_Short problem_
Please quote only the lines that start at the one with "In the current" and go on to the last line of the data, both ends kept.

_Material for this task_
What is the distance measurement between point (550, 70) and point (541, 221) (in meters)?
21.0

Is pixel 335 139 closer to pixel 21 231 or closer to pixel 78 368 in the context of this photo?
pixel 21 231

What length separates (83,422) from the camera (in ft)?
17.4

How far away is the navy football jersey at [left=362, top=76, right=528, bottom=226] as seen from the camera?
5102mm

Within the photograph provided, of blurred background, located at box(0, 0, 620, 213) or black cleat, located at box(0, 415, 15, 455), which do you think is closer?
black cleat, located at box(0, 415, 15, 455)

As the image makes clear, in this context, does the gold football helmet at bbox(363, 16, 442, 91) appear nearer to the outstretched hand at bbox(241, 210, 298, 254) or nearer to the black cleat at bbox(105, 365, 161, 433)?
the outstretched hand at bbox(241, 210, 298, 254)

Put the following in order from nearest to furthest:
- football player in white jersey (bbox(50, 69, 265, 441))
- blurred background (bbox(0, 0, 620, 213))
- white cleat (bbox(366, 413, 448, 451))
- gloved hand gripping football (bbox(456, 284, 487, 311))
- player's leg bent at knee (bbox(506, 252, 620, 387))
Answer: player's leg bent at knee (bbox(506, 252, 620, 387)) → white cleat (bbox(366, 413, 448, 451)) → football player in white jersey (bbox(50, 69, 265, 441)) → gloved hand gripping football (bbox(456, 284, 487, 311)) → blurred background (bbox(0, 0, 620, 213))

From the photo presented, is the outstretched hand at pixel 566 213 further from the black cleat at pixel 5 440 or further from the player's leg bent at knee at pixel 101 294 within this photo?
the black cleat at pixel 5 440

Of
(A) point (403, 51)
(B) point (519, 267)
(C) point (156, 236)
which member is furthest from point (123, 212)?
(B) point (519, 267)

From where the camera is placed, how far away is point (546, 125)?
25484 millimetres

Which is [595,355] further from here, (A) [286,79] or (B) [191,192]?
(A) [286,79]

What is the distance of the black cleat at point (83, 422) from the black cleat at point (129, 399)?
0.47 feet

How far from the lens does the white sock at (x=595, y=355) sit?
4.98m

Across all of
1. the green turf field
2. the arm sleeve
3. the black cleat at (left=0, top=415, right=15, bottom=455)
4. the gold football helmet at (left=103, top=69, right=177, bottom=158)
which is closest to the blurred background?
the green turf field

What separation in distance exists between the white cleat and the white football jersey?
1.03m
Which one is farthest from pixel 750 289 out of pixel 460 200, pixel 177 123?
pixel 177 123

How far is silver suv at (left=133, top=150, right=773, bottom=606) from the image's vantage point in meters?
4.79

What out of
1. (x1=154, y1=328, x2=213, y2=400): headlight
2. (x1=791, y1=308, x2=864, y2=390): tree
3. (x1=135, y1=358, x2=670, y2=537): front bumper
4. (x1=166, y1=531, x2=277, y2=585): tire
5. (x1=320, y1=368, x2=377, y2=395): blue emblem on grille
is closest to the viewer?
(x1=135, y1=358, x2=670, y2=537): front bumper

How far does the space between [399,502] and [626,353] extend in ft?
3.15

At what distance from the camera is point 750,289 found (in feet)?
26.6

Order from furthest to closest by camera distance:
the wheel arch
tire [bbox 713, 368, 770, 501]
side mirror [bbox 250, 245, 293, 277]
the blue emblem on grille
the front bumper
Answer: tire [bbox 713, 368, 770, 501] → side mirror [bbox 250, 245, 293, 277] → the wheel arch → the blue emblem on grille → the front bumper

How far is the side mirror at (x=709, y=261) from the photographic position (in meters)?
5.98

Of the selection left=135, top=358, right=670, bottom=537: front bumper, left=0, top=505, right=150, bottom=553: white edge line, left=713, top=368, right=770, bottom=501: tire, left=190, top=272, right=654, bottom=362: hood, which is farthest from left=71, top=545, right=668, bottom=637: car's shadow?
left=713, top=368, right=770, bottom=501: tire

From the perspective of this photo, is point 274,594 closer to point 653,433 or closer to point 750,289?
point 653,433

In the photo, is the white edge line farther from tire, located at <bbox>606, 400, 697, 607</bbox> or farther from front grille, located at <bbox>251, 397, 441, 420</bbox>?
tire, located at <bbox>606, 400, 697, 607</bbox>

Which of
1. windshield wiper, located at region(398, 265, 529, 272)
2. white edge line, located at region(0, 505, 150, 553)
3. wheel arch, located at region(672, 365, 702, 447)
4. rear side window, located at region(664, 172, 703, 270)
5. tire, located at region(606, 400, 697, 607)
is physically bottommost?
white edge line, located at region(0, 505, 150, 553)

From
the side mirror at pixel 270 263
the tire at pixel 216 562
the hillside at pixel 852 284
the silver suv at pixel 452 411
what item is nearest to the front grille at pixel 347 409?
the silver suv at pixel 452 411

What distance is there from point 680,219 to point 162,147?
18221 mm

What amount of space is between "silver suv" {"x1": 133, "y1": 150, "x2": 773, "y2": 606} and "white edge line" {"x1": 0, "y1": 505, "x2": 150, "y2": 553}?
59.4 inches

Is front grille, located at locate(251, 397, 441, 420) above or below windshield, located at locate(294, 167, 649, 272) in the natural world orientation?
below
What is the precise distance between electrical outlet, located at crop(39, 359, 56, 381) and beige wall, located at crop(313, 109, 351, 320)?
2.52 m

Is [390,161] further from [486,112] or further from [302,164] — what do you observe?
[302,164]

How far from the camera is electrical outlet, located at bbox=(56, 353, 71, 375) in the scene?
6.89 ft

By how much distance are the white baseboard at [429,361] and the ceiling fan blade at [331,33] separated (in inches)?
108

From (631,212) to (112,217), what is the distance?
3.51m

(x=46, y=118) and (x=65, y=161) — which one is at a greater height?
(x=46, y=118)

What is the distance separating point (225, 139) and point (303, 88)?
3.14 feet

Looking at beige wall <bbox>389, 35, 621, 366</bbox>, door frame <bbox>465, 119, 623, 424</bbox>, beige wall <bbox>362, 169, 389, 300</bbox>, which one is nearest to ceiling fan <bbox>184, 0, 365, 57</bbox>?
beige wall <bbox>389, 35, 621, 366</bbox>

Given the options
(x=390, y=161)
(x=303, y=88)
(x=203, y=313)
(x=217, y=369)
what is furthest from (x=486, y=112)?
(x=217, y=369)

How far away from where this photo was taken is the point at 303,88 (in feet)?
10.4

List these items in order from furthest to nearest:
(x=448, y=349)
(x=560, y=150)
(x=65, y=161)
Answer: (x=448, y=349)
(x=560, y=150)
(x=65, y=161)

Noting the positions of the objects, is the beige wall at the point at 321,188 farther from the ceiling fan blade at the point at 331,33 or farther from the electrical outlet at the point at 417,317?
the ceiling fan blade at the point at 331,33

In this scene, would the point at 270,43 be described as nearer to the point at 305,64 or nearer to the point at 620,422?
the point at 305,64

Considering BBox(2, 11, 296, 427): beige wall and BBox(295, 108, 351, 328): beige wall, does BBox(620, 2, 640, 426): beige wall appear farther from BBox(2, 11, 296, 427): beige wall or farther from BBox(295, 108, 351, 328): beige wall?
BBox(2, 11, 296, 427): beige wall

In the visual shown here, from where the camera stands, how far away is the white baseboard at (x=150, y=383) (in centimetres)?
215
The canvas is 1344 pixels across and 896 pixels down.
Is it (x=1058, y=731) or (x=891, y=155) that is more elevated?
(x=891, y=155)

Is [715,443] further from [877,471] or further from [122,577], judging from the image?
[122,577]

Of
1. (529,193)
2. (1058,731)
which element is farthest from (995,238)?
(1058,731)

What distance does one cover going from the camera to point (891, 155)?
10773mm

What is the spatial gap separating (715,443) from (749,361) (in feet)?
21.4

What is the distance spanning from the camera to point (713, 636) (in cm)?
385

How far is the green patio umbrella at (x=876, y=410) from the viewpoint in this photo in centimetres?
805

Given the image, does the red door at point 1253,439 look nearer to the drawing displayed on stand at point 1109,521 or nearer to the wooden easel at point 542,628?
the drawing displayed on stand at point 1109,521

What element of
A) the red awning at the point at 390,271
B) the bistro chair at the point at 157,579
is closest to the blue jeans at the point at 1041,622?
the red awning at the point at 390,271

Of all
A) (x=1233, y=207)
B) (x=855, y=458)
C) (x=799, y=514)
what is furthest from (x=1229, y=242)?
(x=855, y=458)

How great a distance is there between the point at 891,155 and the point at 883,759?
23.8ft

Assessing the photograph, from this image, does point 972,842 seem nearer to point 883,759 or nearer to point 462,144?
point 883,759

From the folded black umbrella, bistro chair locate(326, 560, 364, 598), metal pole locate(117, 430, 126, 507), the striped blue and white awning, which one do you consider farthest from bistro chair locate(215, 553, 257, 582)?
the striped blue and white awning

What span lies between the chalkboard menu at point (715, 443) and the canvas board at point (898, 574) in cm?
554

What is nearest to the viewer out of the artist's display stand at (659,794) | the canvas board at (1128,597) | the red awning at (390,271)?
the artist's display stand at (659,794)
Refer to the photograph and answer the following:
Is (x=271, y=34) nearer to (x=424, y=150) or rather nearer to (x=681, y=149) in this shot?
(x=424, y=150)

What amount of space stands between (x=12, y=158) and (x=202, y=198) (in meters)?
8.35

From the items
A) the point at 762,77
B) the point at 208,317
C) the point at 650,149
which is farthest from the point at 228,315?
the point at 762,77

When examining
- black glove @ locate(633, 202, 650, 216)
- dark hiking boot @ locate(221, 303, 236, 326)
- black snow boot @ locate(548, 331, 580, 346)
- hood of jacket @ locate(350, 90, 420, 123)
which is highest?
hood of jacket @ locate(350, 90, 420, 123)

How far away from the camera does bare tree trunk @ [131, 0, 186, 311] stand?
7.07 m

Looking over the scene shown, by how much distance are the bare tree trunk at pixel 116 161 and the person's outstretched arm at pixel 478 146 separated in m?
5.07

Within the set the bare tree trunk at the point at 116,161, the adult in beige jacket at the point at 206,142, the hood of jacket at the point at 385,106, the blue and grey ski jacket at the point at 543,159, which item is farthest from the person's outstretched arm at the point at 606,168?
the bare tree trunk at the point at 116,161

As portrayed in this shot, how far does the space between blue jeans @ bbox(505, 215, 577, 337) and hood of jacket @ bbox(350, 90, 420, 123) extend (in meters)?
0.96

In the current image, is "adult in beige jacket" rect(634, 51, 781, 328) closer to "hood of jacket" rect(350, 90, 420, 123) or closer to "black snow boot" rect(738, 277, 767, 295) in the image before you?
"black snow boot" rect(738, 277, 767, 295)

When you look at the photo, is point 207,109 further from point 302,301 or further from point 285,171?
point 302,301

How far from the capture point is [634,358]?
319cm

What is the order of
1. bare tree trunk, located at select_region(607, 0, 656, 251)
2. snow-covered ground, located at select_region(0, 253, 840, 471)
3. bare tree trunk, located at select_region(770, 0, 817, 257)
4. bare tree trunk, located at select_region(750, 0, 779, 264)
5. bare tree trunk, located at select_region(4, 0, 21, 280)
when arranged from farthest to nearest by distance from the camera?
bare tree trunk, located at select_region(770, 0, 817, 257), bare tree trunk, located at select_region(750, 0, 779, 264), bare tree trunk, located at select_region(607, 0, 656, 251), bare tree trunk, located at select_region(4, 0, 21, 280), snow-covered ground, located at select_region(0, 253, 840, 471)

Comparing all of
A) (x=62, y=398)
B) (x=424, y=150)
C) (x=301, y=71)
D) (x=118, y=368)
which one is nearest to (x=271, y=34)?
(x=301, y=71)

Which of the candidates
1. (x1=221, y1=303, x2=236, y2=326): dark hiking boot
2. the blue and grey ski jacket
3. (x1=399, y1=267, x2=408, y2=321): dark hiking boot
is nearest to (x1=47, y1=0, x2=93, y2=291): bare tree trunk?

_Worked answer_
In the current image, is "adult in beige jacket" rect(634, 51, 781, 328) closer to "hood of jacket" rect(350, 90, 420, 123) or closer to "black snow boot" rect(738, 277, 767, 295) in the image before you?
"black snow boot" rect(738, 277, 767, 295)

When you look at the photo, is point 207,109 further from point 302,301 or further from point 285,171?
point 302,301

How far from the capture point is [634,358]?
319cm

What is the order of
1. bare tree trunk, located at select_region(607, 0, 656, 251)
2. snow-covered ground, located at select_region(0, 253, 840, 471)
3. bare tree trunk, located at select_region(770, 0, 817, 257)
4. bare tree trunk, located at select_region(750, 0, 779, 264)
5. bare tree trunk, located at select_region(4, 0, 21, 280)
when arranged from farthest to nearest by distance from the camera?
bare tree trunk, located at select_region(770, 0, 817, 257), bare tree trunk, located at select_region(750, 0, 779, 264), bare tree trunk, located at select_region(607, 0, 656, 251), bare tree trunk, located at select_region(4, 0, 21, 280), snow-covered ground, located at select_region(0, 253, 840, 471)

Comparing all of
A) (x=62, y=398)
B) (x=424, y=150)
C) (x=301, y=71)
D) (x=118, y=368)
which one is nearest to (x=271, y=34)?
(x=301, y=71)

Which of the candidates
1. (x1=221, y1=303, x2=236, y2=326): dark hiking boot
2. the blue and grey ski jacket
3. (x1=399, y1=267, x2=408, y2=321): dark hiking boot
is nearest to (x1=47, y1=0, x2=93, y2=291): bare tree trunk?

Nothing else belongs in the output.